Task:
Identify each line below that contains the word "javascript", and copy it out.

Collected data:
-- Opening Marker --

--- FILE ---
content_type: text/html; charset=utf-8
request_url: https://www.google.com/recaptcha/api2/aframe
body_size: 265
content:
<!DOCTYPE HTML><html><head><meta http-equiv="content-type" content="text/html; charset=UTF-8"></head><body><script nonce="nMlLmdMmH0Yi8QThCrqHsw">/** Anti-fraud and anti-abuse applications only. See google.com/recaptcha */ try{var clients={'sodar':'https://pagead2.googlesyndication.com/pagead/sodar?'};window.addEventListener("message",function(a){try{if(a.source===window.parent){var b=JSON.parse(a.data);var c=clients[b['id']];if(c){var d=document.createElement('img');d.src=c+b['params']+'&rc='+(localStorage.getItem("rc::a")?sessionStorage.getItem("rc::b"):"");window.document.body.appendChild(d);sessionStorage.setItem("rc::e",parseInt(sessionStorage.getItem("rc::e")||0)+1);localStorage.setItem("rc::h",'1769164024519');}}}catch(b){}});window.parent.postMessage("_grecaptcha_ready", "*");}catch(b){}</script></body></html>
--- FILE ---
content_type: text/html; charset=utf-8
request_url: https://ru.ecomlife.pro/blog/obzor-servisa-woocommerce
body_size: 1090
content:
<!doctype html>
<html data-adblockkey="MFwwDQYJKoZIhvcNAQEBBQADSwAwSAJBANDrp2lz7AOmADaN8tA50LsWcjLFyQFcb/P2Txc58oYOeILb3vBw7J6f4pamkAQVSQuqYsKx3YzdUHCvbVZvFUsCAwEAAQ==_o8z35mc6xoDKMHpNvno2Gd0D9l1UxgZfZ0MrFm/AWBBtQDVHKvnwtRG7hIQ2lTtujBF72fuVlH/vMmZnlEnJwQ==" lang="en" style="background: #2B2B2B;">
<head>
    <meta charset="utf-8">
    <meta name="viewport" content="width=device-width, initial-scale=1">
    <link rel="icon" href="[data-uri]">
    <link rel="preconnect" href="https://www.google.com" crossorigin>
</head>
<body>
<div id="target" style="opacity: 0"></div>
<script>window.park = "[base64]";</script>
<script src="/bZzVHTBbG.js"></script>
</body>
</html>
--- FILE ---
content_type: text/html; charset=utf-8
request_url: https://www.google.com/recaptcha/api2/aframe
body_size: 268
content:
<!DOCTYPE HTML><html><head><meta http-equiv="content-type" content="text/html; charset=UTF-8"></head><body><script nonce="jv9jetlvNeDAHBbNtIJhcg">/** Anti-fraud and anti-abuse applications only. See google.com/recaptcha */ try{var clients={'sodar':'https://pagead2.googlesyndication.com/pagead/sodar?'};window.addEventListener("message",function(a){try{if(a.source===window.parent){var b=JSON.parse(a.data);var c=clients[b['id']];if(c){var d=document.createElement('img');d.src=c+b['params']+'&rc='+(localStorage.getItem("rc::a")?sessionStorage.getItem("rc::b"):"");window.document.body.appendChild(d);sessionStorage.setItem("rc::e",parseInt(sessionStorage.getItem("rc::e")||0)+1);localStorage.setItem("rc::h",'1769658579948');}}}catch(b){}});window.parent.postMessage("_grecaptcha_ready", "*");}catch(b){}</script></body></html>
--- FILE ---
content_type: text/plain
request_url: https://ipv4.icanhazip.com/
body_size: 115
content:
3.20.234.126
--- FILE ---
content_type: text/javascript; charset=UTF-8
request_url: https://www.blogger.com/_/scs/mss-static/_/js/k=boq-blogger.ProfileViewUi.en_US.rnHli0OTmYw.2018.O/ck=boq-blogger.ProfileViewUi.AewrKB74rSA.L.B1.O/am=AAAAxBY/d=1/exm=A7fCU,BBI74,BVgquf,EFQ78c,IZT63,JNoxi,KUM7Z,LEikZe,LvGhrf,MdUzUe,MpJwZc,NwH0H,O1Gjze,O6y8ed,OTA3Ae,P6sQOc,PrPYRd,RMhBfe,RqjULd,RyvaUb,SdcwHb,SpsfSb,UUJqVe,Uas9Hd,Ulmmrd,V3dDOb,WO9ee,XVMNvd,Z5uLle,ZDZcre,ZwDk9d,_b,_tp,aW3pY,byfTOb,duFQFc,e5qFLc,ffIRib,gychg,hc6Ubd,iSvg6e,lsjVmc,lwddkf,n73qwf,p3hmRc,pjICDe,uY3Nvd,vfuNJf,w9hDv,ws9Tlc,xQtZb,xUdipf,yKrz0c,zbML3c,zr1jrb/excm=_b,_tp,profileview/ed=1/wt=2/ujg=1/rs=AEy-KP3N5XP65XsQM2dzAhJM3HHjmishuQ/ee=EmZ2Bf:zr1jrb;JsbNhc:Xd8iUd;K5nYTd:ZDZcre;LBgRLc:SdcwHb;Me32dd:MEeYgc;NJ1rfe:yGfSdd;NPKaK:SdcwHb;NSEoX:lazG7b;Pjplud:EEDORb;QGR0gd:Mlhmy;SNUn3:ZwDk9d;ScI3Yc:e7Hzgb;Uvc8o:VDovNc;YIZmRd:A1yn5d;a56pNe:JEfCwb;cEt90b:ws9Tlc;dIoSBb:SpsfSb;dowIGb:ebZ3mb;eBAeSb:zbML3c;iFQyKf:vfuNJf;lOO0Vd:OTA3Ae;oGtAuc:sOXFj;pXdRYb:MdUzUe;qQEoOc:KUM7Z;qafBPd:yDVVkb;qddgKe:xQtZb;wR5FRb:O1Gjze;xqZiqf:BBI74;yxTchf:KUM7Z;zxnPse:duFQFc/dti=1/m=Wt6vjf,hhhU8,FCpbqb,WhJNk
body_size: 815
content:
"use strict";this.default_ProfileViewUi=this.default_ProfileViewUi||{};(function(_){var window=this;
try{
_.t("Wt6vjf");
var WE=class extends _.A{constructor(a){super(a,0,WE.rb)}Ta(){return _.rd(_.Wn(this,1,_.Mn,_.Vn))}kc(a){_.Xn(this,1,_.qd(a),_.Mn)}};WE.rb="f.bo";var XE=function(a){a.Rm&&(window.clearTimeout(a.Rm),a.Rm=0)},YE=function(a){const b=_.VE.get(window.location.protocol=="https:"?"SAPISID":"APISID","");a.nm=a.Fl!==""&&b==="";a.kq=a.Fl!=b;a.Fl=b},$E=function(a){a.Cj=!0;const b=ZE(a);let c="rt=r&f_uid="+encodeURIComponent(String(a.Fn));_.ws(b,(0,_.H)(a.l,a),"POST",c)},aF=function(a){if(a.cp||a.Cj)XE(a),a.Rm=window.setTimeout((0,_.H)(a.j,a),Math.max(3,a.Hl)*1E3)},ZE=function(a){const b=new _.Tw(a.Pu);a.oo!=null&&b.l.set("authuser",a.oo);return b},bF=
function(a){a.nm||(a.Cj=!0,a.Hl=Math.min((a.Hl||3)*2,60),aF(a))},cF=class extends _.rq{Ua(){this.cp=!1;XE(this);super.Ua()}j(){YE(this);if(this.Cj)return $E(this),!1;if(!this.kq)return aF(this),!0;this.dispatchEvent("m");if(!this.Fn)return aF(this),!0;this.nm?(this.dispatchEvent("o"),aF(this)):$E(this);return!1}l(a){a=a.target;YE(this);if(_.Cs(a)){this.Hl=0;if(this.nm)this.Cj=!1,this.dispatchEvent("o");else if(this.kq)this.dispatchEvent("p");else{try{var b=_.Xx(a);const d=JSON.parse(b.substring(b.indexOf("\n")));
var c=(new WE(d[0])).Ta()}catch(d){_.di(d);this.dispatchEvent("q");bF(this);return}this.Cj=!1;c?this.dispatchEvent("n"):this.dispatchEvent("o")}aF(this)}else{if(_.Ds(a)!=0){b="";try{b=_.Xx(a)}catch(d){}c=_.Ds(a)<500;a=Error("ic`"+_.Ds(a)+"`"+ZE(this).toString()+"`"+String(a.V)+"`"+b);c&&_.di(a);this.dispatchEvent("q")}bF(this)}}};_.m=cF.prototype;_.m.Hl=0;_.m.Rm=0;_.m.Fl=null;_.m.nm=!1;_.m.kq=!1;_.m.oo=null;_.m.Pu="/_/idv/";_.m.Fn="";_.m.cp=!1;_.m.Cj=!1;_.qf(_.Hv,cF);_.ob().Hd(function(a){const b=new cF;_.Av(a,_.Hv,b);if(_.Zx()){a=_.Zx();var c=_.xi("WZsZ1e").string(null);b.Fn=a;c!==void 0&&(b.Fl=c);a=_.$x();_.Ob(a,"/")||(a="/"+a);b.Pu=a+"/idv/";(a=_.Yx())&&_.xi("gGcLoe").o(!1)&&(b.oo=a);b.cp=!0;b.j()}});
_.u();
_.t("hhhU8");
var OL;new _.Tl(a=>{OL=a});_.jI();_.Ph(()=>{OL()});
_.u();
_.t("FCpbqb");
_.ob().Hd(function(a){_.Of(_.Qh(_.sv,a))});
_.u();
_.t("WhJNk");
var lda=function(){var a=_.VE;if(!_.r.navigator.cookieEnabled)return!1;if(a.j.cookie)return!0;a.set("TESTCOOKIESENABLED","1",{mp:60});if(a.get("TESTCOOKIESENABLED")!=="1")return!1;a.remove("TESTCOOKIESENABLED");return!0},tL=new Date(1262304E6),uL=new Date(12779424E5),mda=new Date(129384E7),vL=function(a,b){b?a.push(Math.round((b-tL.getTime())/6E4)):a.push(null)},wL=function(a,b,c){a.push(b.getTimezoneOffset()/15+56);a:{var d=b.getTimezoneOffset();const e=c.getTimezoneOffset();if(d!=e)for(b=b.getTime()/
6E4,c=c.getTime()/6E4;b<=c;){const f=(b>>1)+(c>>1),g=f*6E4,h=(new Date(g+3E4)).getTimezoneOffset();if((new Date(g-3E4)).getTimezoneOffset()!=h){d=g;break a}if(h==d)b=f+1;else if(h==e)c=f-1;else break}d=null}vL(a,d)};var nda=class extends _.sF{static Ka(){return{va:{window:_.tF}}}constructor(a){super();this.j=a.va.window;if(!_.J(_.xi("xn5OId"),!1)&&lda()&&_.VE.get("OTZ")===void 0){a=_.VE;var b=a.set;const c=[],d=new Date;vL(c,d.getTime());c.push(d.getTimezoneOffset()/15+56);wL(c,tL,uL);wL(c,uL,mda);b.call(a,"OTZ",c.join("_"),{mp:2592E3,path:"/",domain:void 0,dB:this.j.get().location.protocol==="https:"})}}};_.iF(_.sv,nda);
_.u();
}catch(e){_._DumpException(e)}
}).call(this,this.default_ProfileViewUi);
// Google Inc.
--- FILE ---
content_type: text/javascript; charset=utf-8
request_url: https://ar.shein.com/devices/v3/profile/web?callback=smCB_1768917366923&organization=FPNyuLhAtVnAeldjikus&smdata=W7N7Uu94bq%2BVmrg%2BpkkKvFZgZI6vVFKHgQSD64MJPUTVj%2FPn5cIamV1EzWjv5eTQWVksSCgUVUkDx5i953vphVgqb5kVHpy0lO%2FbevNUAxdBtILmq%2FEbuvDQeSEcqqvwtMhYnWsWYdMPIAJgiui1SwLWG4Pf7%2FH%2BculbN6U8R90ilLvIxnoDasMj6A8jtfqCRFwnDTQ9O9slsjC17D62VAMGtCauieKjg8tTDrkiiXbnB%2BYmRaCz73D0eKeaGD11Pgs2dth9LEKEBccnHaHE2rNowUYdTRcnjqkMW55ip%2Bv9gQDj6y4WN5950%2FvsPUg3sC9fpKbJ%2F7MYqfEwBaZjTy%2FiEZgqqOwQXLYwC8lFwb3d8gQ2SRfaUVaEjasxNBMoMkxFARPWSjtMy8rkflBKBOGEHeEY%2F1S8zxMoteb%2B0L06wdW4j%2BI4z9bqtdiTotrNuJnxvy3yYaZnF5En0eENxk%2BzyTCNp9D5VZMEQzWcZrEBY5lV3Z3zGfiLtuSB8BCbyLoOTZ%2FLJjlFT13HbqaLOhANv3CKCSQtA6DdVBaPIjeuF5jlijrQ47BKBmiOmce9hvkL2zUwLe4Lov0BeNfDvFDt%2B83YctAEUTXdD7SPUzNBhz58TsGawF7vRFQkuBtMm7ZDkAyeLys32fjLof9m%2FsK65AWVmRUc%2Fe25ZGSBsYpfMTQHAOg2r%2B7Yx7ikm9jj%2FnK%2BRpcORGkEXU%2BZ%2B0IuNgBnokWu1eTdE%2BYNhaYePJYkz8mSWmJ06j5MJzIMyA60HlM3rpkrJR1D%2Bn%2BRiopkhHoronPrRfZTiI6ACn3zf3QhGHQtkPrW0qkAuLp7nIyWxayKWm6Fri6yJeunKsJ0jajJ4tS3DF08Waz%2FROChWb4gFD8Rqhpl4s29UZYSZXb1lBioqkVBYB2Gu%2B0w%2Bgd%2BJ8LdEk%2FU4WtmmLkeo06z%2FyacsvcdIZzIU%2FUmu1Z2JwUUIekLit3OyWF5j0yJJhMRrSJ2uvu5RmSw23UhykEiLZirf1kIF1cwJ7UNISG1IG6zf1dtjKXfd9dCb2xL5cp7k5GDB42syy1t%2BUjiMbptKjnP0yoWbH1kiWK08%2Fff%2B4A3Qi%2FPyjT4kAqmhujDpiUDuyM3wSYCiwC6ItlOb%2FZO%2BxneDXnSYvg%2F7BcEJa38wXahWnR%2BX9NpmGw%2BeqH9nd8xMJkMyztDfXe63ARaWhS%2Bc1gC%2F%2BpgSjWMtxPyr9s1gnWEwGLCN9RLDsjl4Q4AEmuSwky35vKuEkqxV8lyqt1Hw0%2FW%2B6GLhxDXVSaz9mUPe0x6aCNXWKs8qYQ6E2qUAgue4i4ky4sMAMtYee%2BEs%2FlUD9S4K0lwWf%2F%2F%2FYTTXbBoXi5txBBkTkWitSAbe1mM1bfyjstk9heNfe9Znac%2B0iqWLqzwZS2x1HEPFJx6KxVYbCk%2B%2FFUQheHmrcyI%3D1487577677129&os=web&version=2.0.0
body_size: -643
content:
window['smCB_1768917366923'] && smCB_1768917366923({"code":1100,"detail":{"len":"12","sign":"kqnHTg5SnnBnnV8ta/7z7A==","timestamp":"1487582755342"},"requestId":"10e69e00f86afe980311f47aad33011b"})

-- Closing Marker --

Task answer:
content_type: text/javascript; charset=UTF-8
content_type: text/javascript; charset=utf-8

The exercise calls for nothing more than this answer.